Exercise — What do the lines say from the one containing "scientific name: Apteryx" to the end of the records? Restate them word for word, and only those.

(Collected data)
..........

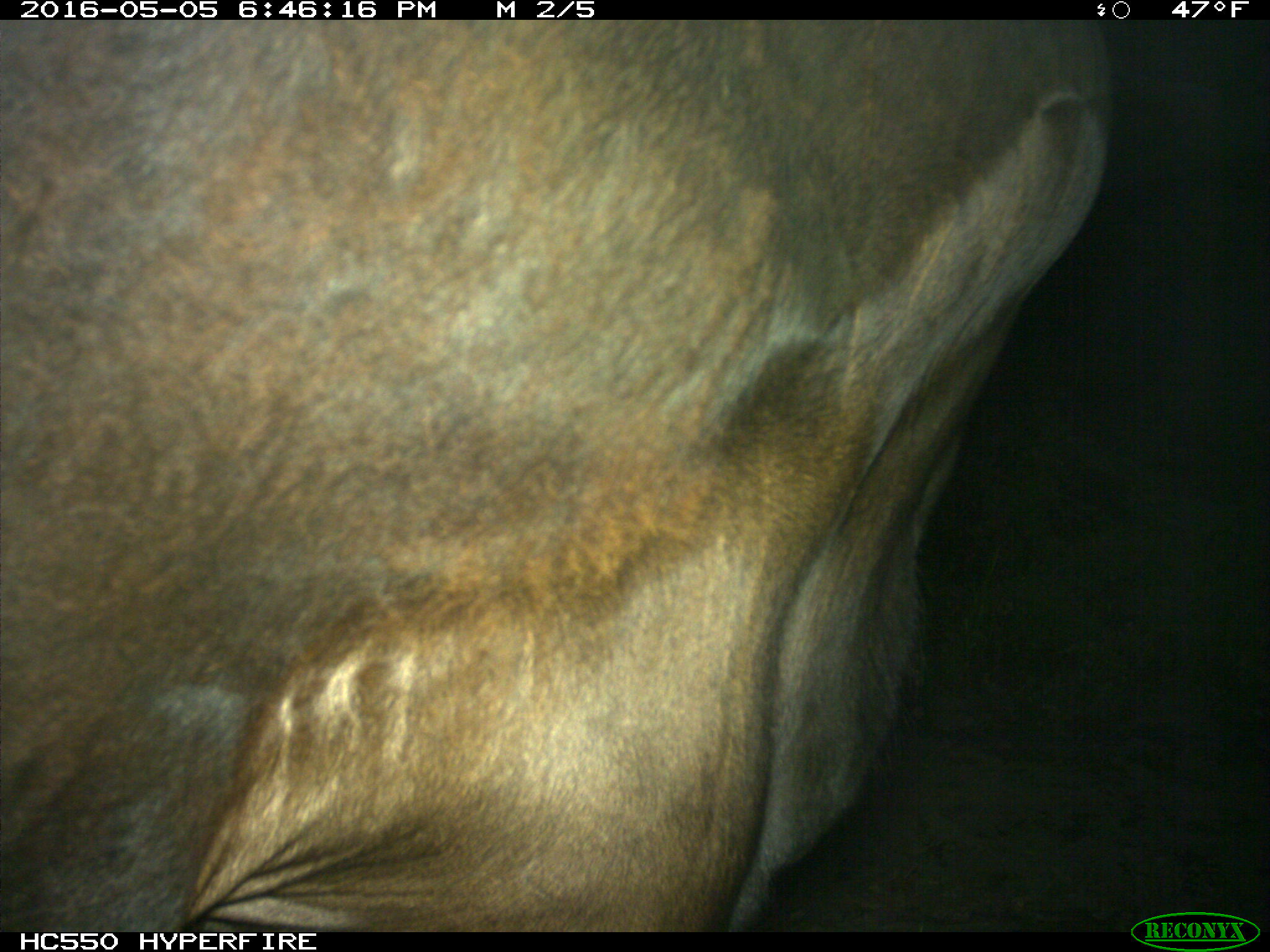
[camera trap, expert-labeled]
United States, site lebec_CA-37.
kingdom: Animalia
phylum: Chordata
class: Mammalia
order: Artiodactyla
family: Bovidae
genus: Bos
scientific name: Bos taurus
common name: domestic cow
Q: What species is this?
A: Bos taurus (domestic cow).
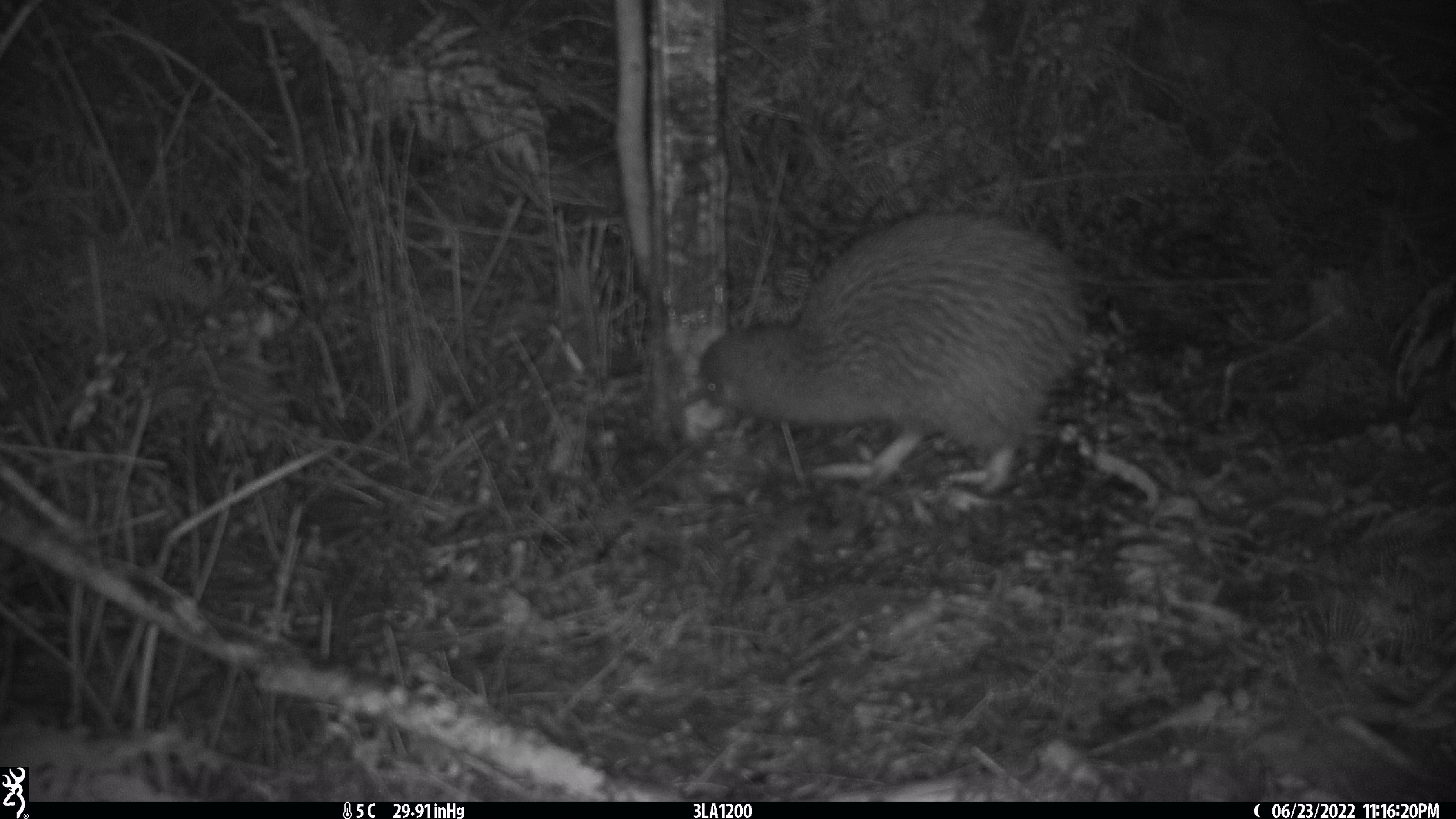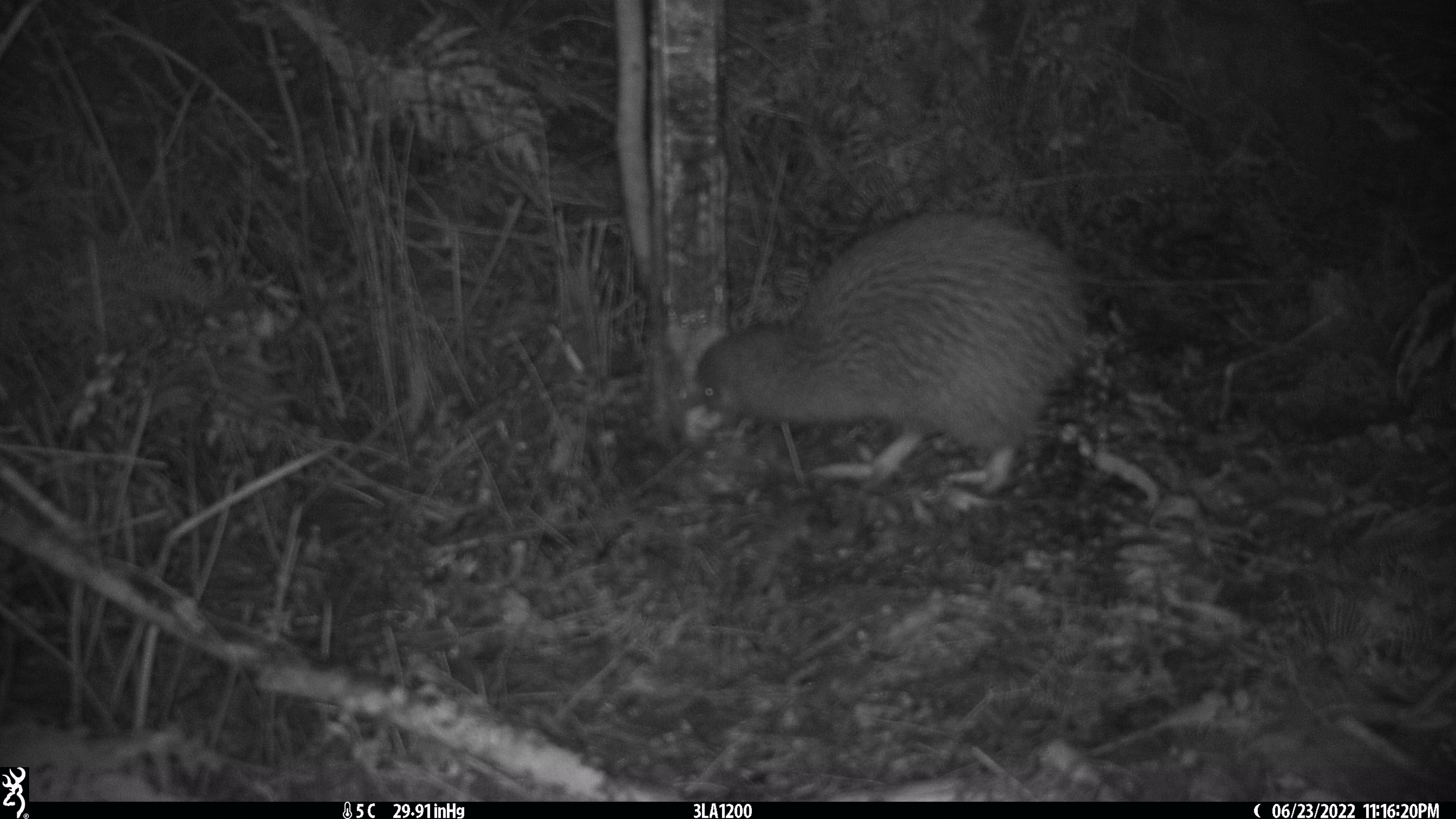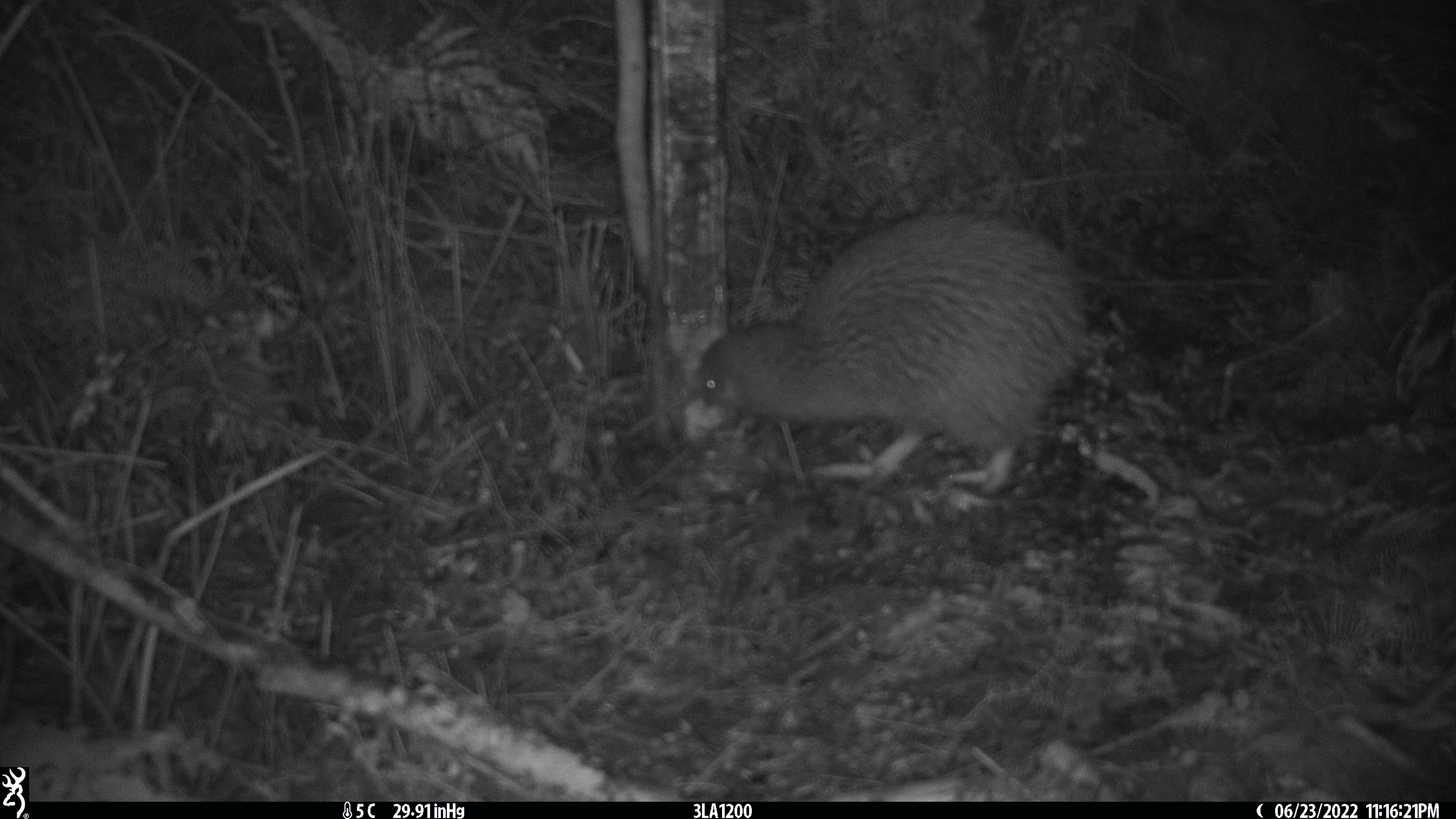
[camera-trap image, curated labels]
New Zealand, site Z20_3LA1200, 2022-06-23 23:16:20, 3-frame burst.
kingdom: Animalia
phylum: Chordata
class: Aves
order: Apterygiformes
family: Apterygidae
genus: Apteryx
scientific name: Apteryx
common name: kiwi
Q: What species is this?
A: Kiwi (Apteryx).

..........

Response box —
scientific name: Apteryx
common name: kiwi
Q: What species is this?
A: Kiwi (Apteryx).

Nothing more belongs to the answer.